Bioregionalis an entrepreneurial charity which establishes sustainable businesses and works with partners around the world to demonstrate that a sustainable future can be easy, attractive and affordable. We call our approach One Planet LivingBioRegional The Rio+20 Earth Summit in 2012 had mandated an Open Working Group (OWG) on Sustainable Development Goals (SDGs) to draft recommendations for a set of global goals to follow on from the MDGs. These SDGs should be genuinely “action-oriented, concise, easy to communicate, limited in number, aspirational, global in nature and universally applicable”.

The MDGs focussed attention on reducing global poverty, but did not address the root causes of unsustainable development. If we fail to transition to sustainable development in the next few decades, both environmental degradation and poverty will soar. Hence the need for a powerful and inspiring set of sustainable development goals for countries and people everywhere. On Saturday 19th July after 29 hours of continual OWG negotiations the final outcome document of 17 proposed SDGs and 136 targets was adopted by the 70 nations in the Open Working Group. These SDG recommendations now feed into formal negotiations between all UN Member States on the post-2015 development agenda.

This document includes a goal on sustainable consumption and production (SCP). This is particularly welcome to a wide range of groups, including BioRegional, which have long been campaigning to embed SCP in the post-2015 development agenda. We view SCP as crucial for progress in all nations, wealthy, poor and emerging. Today’s patterns of production and consumption remain highly unsustainable. Current economic models and lifestyles are leading to increasingly widespread over-consumption, with impacts on critical natural resources set to worsen. At the same time more than a billion people are so poor as to be unable to consume the bare minimum needed to give them dignity and a decent quality of life.

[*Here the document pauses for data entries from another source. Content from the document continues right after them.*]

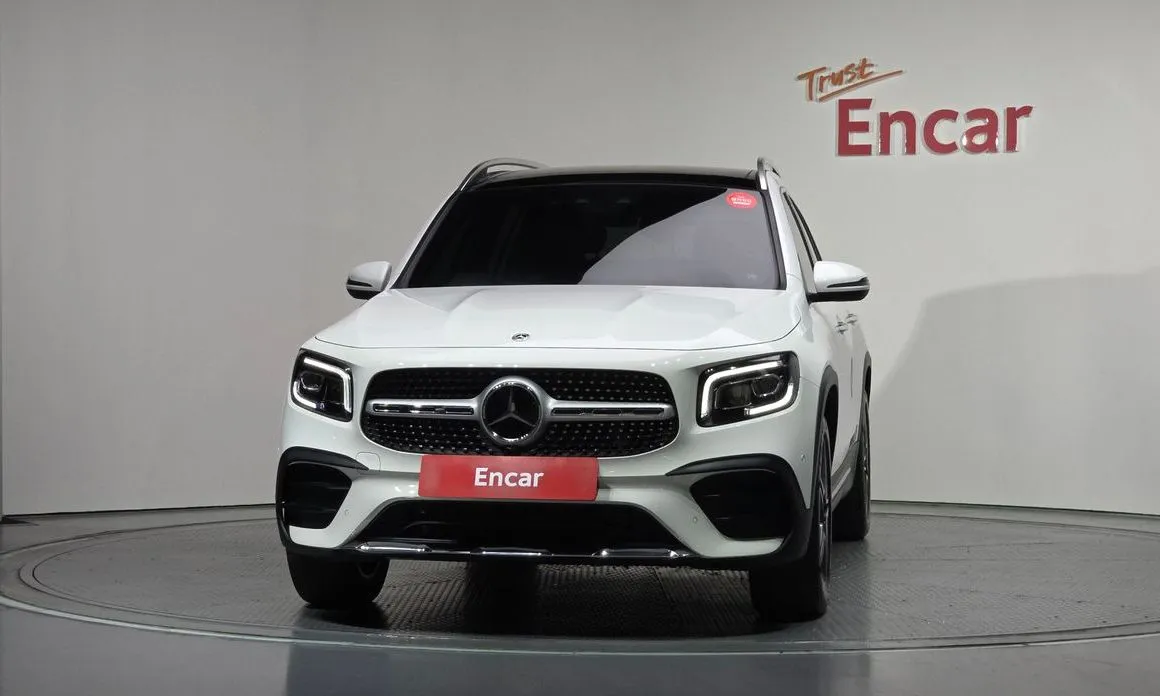 Mercedes-Benz GLB-Class — фото 5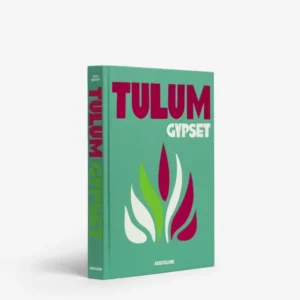 Assouline Tulum Gypset – Coffee Table Book, Produktansicht 1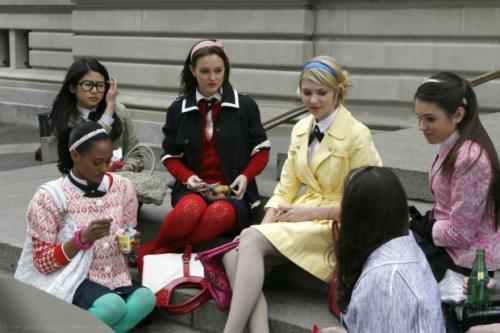 Стиль дженни Хамфри. Почему каждой моднице стоит посмотреть первый сезон "Сплетницы"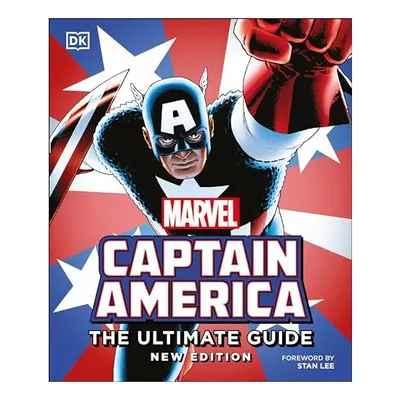 Captain America Ultimate Guide New Edition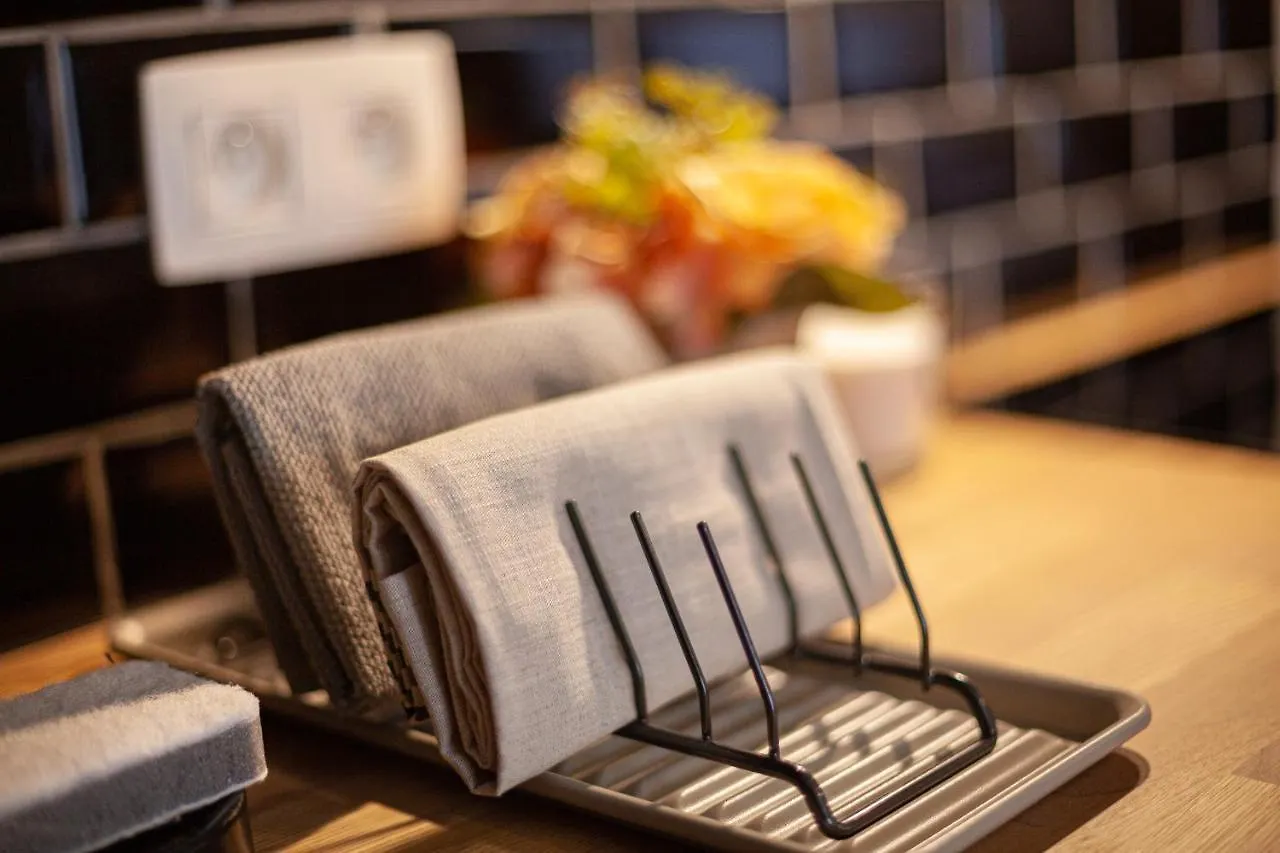 Appartement Luxury Suites Royal Antwerpen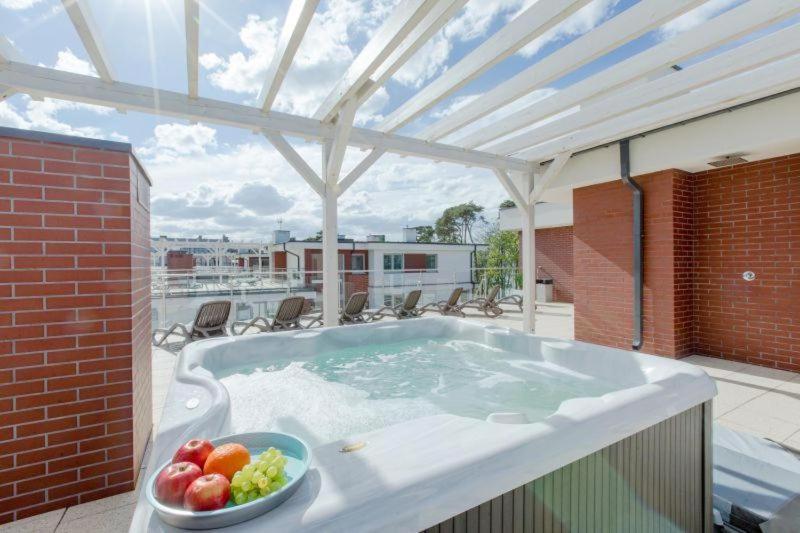 Resort Apartamenty Klifowa Rewal 29 Dış mekan fotoğraf
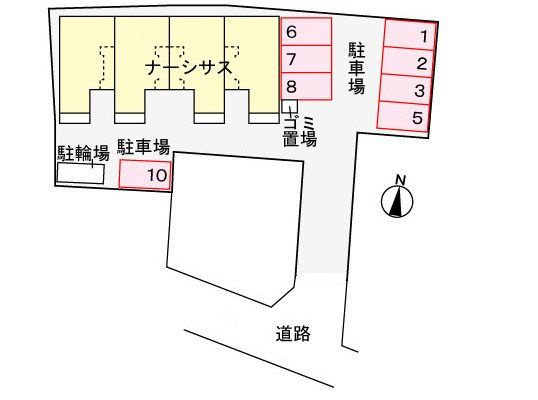 ナーシサスのその他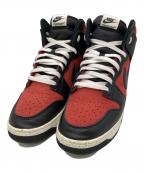 NIKE×UNDERCOVERナイキ×アンダーカバー）の古着「ダンク ハイ 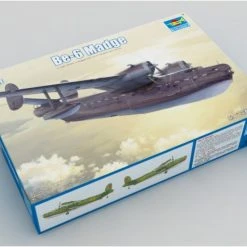 01646 | Trumpeter 1/72 Be-6 Madge Scaled Plastic Model Kit -Mini Crafters Store TRU 01646 52 1200x800 1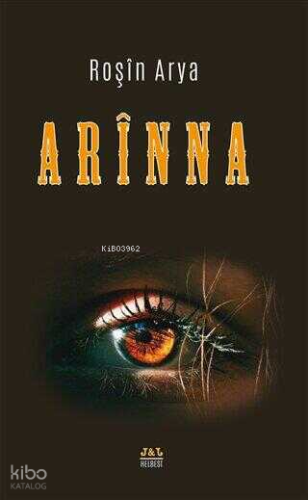 Arinna | Roşin Arya | JJ Yayınları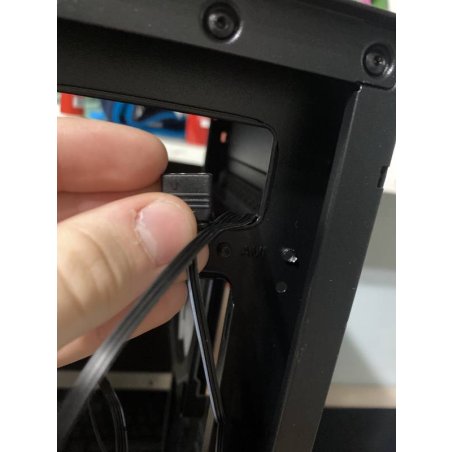 Компьютерный корпус ZALMAN CHRONIX, ATX, BLACK, WINDOW, 1xCombo (3.5’’ or 2.5’’), 1x3.5’’HDD, 2x2.5’’SSD, 1xUSB2.0, 1xUSB3.0, 1xUSB Type-C, SIDE 2x120мм ARGb, REAR 1x120мм ARGb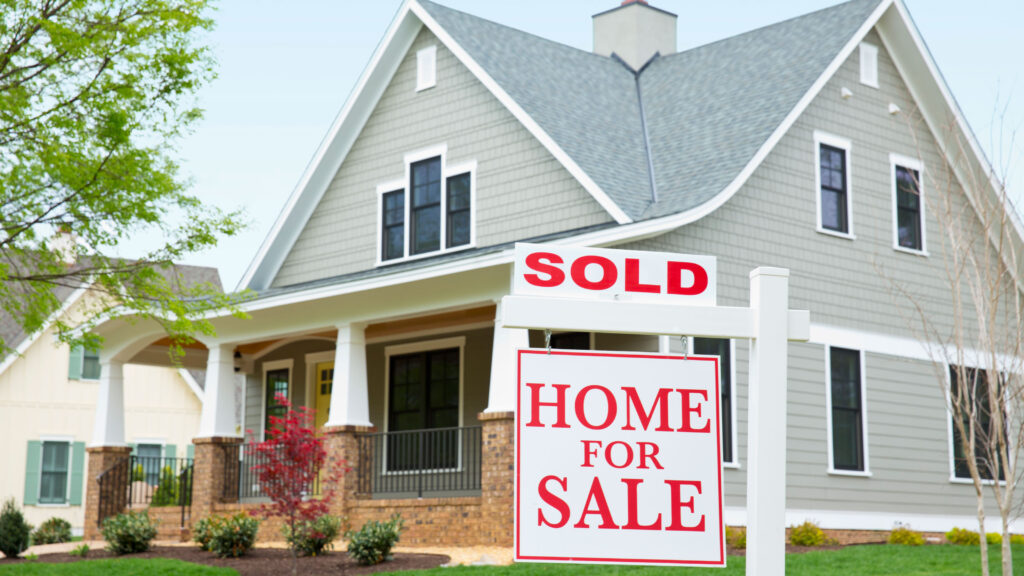 sell and buy home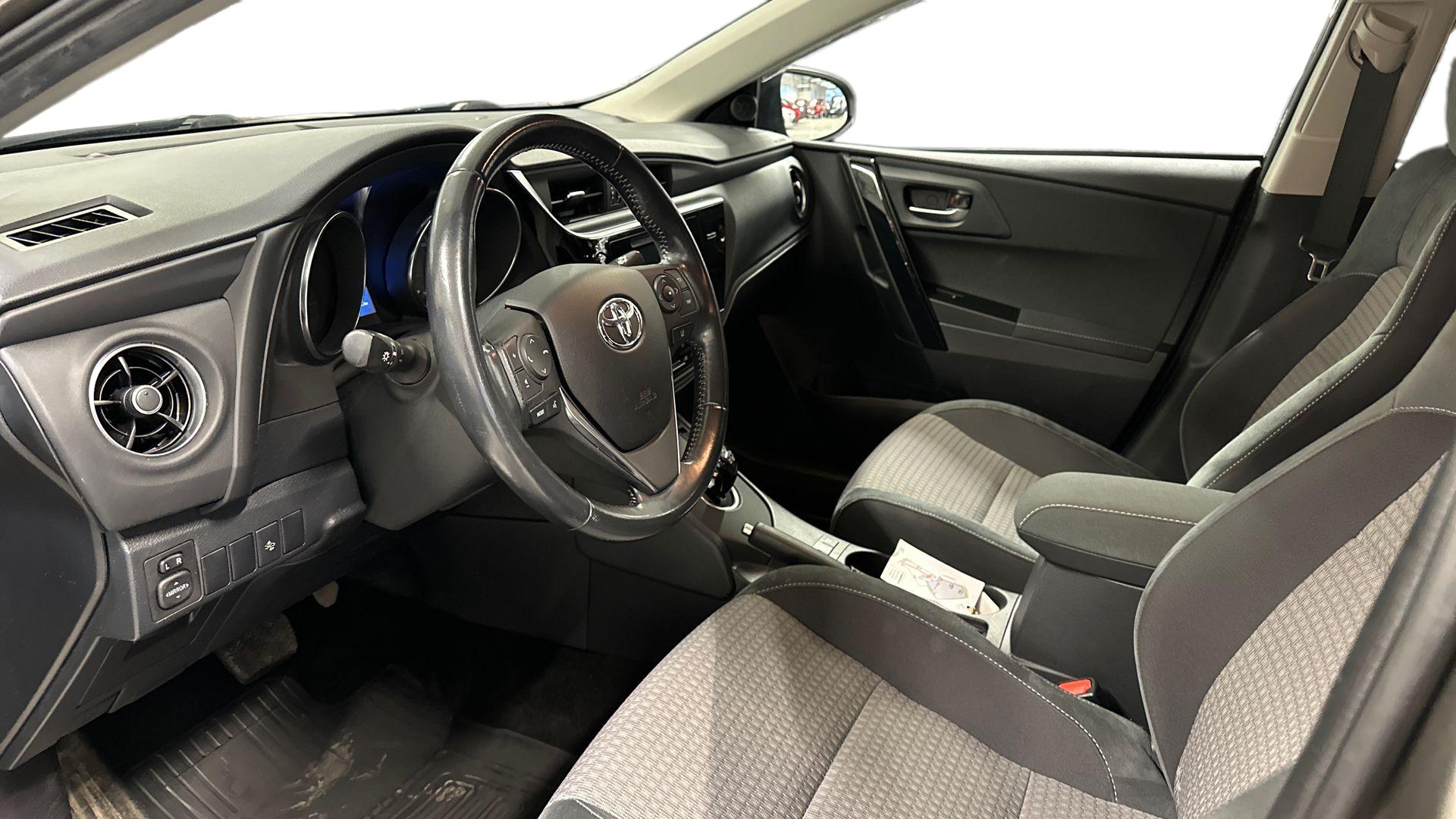 Toyota Auris 2018
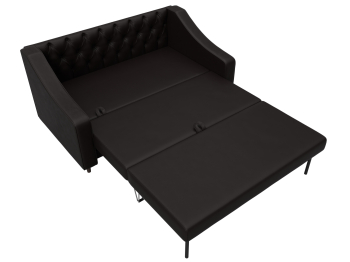 Диван прямой Лига-071, экокожа GRIFON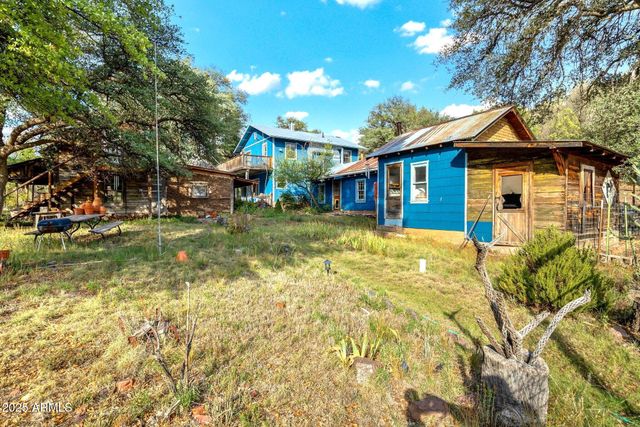 3995 W Forest Svc Rd 249 --, Young, AZ 85554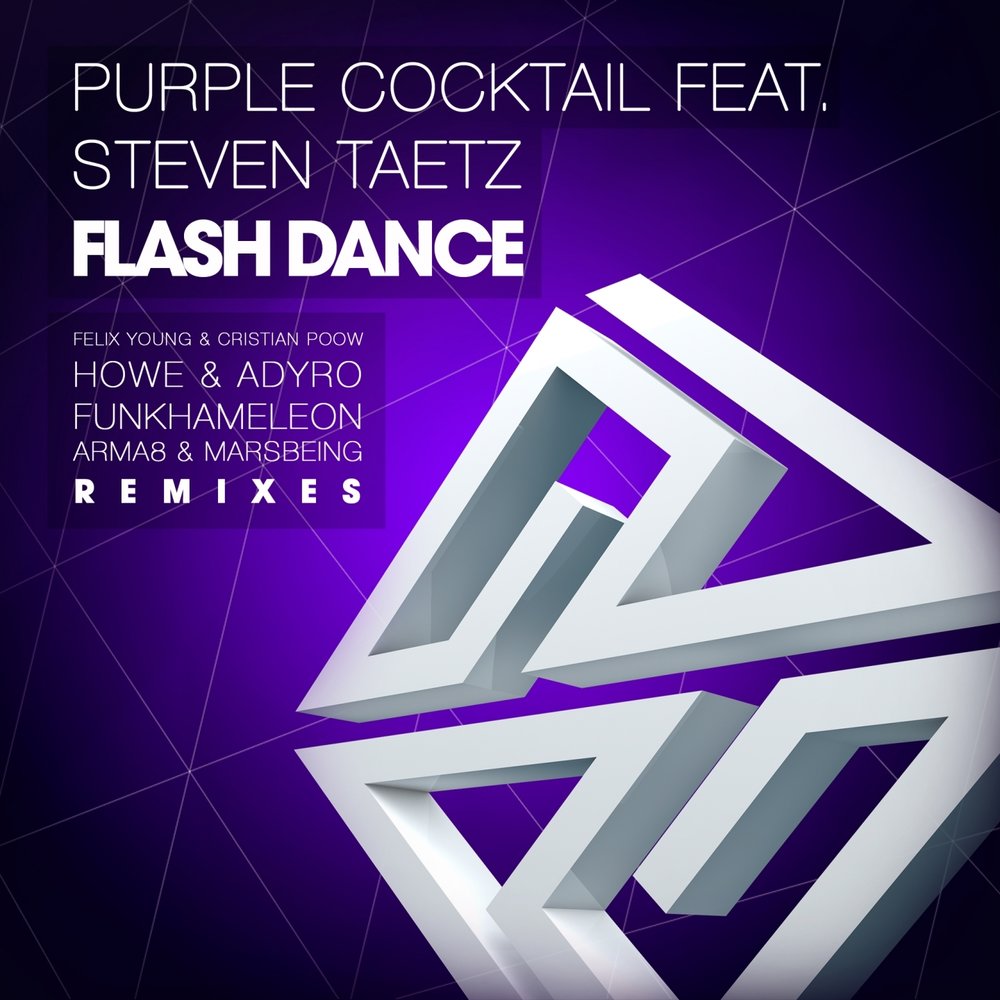 Feat steve. Purple Cocktail. Klaas - Flashdance what a feeling (feat. Emmie, Lee Remix).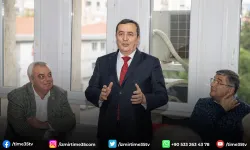 Batur: ‘Birlikte İzmir’ anlayışıylabu kenti yönetmeye talibim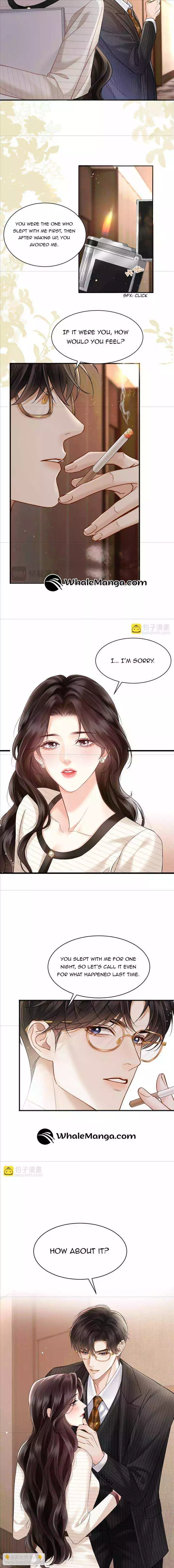 Deeply In Love Chapter 8 page 3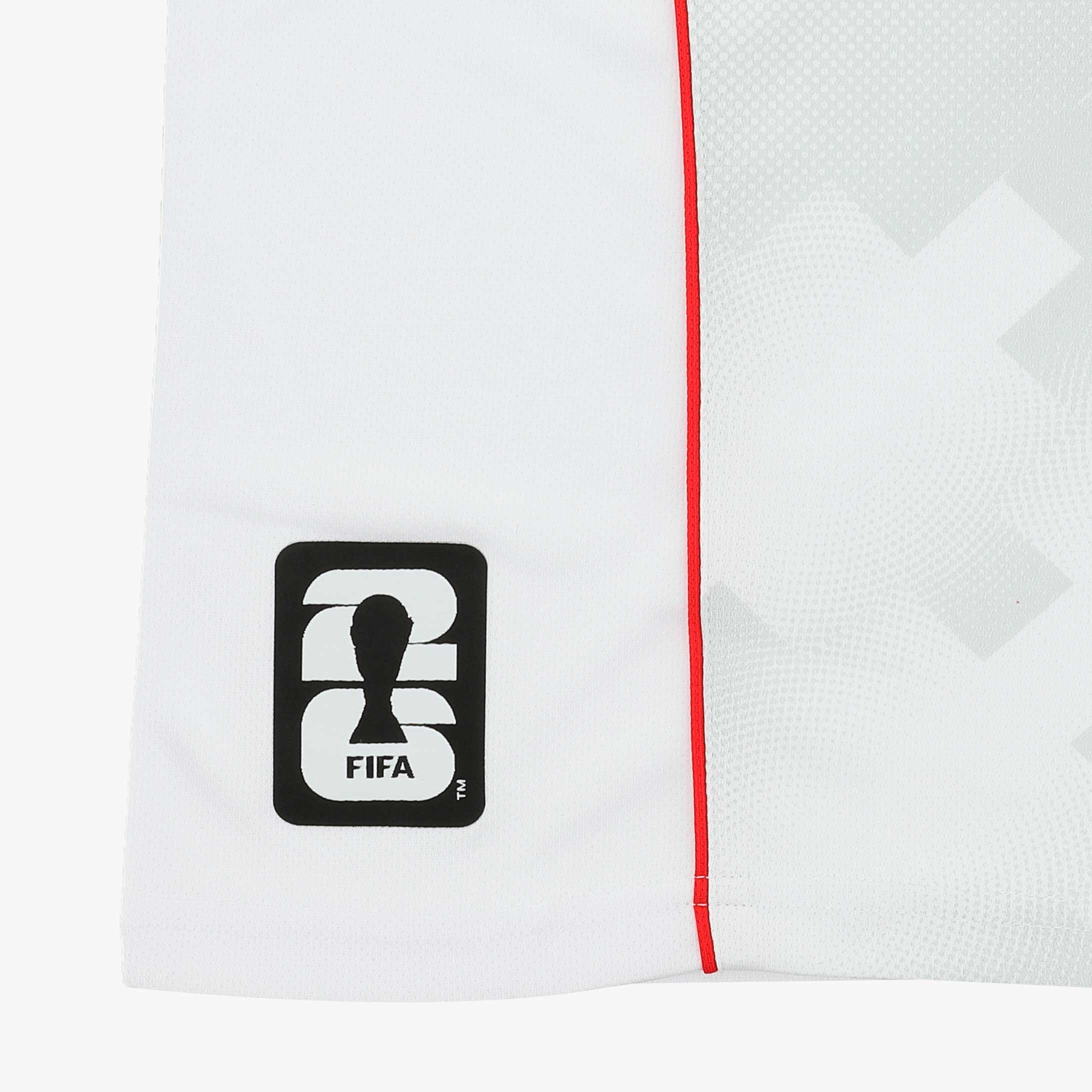 FIFA Polera Mundial 2026 Inglaterra, BLANCO, hi-res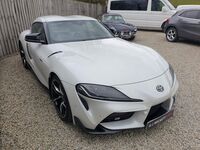 TOYOTA SUPRA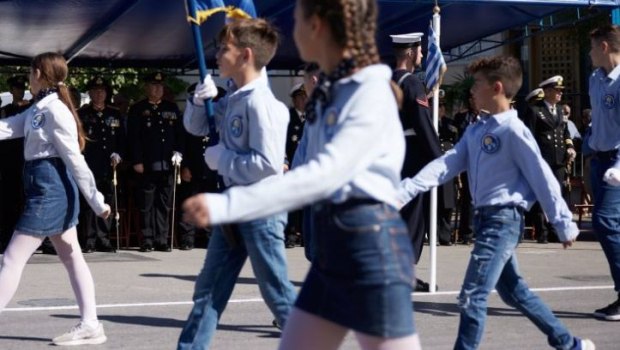 Ρέθυμνο: Ματαιώνεται η παρέλαση της 25ης Μαρτίου - Ποιος ο λόγος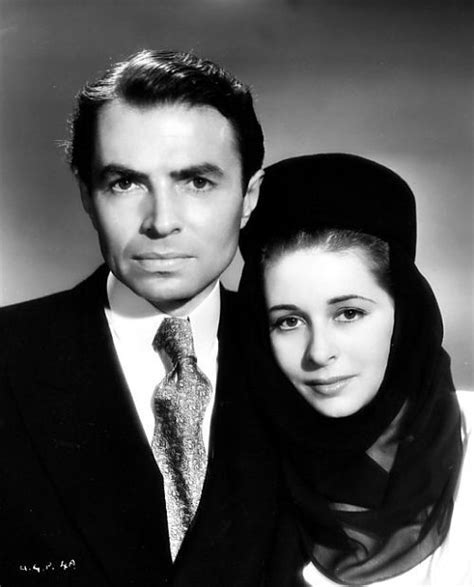 james mason and his wife.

SCP means consumption and production which conserve critical natural capital, ecosystems and biodiversity for today’s and future generations and prevents dangerous climate change. At the same time, people everywhere consume enough to have the opportunity of a good quality of life on our one planet. That is what we need an effective set of post-2015 sustainable development goals to aim for.

The proposed goal 12 to “ensure sustainable consumption and production patterns” has accompanying targets that seek to address some of these issues including decoupling economic growth from environmental degradation, a lifecycle approach to production, sustainable management of natural resources, reducing food waste and loss and awareness raising on sustainable lifestyles. Yet the outcome document does not go far enough in tackling the issues.

One example: The private sector has a fundamental role in changing and challenging unsustainable production processes and influencing consumer habits, but there is not a strong enough emphasis on this in either the SCP goal or across the rest of outcome document. Target 12.6 only “encourage[s] companies, especially large and trans-national companies, to adopt sustainable practices and to integrate sustainability information into their reporting cycle.”

BioRegional works with private sector partners in several countries who set the bar high in their sustainability practices, so we know the real impact this sector can have on implementing SCP at the scale necessary.Taken as a whole, the 17 goals and 136 targets in the outcome document cover nearly all of the ground needed to deliver a transition to sustainable development. But many of them fail to require governments and other stakeholders to deliver real, measureable changes from business as usual.

And there are simple too many of them for the world to pay close attention. They are not yet sufficiently “action-oriented, concise, easy to communicate [and] limited in number.” BioRegional will work hard for the next 13 months to keep the issue of SCP on the table and further strengthen the proposals put forward in this outcome document. With strong support from countries including Brazil, Switzerland, Japan and others towards SCP, we hope that in September 2015 we will have the truly transformational sustainable development agenda set out in the final agreed goals.

Freya Seath, Senior Policy and Advocacy Manager, BioRegional, said: “We need to make sure that these proposed goals are not a ceiling of ambition that we work down from, but a base to build on in the negotiations over the next 13 months. There is a role for all of us to help create a set of goals that will make our planet a better place. We need to hold our governments to account, keep the level of ambition high and ensure that we do not lose the momentum needed to ensure a strong outcome in September 2015, building on the foundations that have now been laid by the OWG.”